With the intention of primarily easier cleaning and perhaps reduced signs of ageing/wear, what are your thoughts on applying a nano coating (in my case Gyeon Trim) to plastic wheel arch liners? I can't decide if it would be a waste of time due to the amount of cr*p the area will be bombarded with or a useful exercise (perhaps more than one coat would be required to make any difference?) 

Your thoughts/experience welcome


----------



## aslettd (Nov 29, 2016)

Go for it, definitely not a waste of time


----------



## Andyblue (Jun 20, 2017)

I applied some of DetailedOnlines nano coat to my mates Disco and it worked brilliantly at adding the beading / coating to the plastic trim


----------



## bluechimp (Dec 21, 2017)

I use Auto finesse Revive, on my trim as an example, it lasts for ages and beads nicely. I can imagine it would do a good job of the trims in terms of protection but I can’t imagine it would last a long time in the arches though as they get battered, especially at this time of the year.

I’d look at maybe FK1000p if you have any as its cheap as chips. If you have Gyeon Trim in abundance or don’t mind using it then definitly sounds worth it, it would defo help the rinse off!


----------



## jdo (Aug 24, 2010)

bluechimp said:


> I'd look at maybe FK1000p if you have any as its cheap as chips.


That's an interesting idea - I hadn't thought of using on the wheel arch liners!


----------



## bluechimp (Dec 21, 2017)

jdo said:


> That's an interesting idea - I hadn't thought of using on the wheel arch liners!
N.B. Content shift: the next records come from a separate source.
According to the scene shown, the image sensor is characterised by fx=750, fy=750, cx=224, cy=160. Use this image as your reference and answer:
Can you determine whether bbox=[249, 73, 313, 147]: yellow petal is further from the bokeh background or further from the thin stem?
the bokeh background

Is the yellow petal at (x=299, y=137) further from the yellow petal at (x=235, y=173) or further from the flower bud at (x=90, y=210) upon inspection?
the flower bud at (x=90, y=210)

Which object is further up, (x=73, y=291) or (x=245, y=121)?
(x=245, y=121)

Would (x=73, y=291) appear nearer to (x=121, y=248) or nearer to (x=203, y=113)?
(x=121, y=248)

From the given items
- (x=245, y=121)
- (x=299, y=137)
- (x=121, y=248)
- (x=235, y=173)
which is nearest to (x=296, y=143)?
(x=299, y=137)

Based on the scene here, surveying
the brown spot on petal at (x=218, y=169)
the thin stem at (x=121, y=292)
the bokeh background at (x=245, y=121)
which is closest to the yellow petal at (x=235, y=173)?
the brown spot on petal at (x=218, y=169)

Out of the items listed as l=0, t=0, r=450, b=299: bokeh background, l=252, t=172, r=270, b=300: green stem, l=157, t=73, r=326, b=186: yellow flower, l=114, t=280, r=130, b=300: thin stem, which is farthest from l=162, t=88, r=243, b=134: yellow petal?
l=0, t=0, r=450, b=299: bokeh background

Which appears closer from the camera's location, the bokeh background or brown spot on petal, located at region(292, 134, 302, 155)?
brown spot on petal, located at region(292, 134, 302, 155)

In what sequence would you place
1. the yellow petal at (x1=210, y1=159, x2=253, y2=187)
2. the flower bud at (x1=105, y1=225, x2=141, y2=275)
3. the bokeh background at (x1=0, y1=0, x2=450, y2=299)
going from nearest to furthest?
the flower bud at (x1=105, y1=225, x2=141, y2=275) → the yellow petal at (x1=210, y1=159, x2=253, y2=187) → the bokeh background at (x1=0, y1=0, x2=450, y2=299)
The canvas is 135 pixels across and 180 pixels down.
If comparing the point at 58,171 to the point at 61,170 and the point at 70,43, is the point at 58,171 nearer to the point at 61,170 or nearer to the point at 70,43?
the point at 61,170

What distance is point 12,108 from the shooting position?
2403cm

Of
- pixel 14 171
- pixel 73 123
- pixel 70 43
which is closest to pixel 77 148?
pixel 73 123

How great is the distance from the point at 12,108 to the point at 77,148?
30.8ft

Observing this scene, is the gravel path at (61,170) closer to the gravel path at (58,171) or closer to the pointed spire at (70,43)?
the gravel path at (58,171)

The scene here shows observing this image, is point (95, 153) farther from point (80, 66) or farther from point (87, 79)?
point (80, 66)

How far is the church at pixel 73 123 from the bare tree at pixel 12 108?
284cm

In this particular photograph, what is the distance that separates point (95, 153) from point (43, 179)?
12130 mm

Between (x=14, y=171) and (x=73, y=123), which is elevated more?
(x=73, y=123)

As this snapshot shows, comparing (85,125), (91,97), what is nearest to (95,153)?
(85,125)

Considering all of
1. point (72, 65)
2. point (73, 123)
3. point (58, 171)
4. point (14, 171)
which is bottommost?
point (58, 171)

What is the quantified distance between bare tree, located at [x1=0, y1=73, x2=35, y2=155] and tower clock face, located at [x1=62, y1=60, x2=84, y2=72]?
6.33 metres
I use it everywhere that doesn't need gloss but does need protection, so sills, painted areas underneath, shuts etc.

Holds up really well.


----------



## Yellow Dave (Apr 5, 2011)

I wouldn't go and buy product just for the arches, but what ever product I have left after coating wheels or paint gets used up on the less obvious trim like arches, engine bays, exhaust tips, brake disc bells etc.


----------



## toni (Oct 30, 2005)

I believe your better of just spray some Megs Hyperdressing or AG Vynil&Rubber after each wash.
Any coating will fail or arch liners due to the amount of crap thrown on there.


----------